On March 16, 2022, a masked intruder forced Yuchen Shi to transfer $3 million in cryptocurrency from her San Francisco home, marking the city's first major wrench attack. The case, involving physical coercion rather than hacking, led to an international pursuit and the arrest of her former assistant, Tianze Zhang, in Taiwan. Zhang denies the charges and awaits trial.
In the late afternoon of March 16, 2022, Yuchen “Cassandra” Shi was at her Bernal Heights residence when an intruder, clad in a balaclava, ski goggles, and blue surgical gloves, entered wielding a knife. He bound Shi to a chair using duct tape and zip ties, then communicated demands via an iPad, insisting she access her crypto wallets. Terrified, Shi complied, transferring $3 million in digital assets before the assailant seized her cellphone and fled.

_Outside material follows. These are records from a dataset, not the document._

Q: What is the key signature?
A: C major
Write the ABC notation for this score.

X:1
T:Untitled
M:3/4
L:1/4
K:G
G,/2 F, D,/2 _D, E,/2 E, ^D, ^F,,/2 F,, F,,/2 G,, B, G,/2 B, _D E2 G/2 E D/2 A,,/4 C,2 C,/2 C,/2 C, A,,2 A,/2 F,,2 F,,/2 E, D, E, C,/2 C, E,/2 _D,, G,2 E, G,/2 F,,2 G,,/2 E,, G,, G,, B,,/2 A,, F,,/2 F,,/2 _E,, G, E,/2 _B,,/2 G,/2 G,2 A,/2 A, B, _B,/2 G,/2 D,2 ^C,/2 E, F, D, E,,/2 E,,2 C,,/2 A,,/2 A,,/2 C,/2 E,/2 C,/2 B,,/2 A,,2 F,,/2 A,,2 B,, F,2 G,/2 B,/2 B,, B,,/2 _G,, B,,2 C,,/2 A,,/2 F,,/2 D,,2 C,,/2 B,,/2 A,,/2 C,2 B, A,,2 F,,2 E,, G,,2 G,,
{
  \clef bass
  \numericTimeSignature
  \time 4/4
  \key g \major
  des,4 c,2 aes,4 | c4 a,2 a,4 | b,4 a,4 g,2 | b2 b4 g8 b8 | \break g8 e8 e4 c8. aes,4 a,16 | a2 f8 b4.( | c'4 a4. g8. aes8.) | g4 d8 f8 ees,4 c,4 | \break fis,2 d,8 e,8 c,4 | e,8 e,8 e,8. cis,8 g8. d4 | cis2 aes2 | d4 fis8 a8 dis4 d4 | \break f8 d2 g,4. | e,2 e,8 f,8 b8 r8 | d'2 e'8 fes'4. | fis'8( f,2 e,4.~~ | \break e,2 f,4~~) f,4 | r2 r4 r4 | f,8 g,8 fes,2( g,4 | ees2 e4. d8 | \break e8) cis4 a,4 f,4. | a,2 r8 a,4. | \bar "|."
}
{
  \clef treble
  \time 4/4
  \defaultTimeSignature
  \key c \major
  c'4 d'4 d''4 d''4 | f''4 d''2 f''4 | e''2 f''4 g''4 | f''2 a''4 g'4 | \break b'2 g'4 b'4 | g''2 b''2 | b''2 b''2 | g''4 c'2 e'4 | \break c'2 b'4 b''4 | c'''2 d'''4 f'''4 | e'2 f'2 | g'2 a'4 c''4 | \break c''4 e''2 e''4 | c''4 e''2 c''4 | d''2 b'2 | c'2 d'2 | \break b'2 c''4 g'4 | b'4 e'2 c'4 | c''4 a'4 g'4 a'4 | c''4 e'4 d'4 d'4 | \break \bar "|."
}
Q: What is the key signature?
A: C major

San Francisco Police Department officers arrived that evening, initially treating it as a burglary. The probe quickly expanded, involving the burglary and crime scene investigation units, federal liaisons, a private investigator, crypto experts, the FBI, Taiwanese officials, and Interpol. This incident highlighted wrench attacks, where violence compels victims to surrender crypto keys, a trend seen in dozens of global cases recently. A similar $11 million theft occurred in San Francisco's Mission district in November 2024.
Shi, linked to crypto venture firm D1 Ventures, identified Zhang, her ex-personal assistant hired in 2021 and dismissed a month earlier, from neighbor footage and shared the suspect's image with him. Cellphone records placed Zhang's device near her home on the invasion day and prior. Blockchain analysis by Arkham Exchange and CipherBlade traced funds to Zhang's wallet, enabling a court order to freeze assets at Binance.
An arrest warrant issued March 23 revealed Zhang had flown to Taiwan the next day. Taiwanese police detained him May 30 amid unrelated theft probes, finding him with USB-stored funds as he attempted to escape by boat. Repatriated June 1, Zhang faces charges including aggravated kidnapping and assault, potentially life imprisonment if convicted.
Zhang's attorney, David Cohen, contests the narrative, alleging inconsistencies like mismatched timestamps on footage and unproven fund transfers. He portrays Shi as a former romantic partner fabricating claims. The case, stalled since 2022, saw Zhang released last month on family collateral pending trial; prosecutors cite ongoing preparations for a preliminary hearing.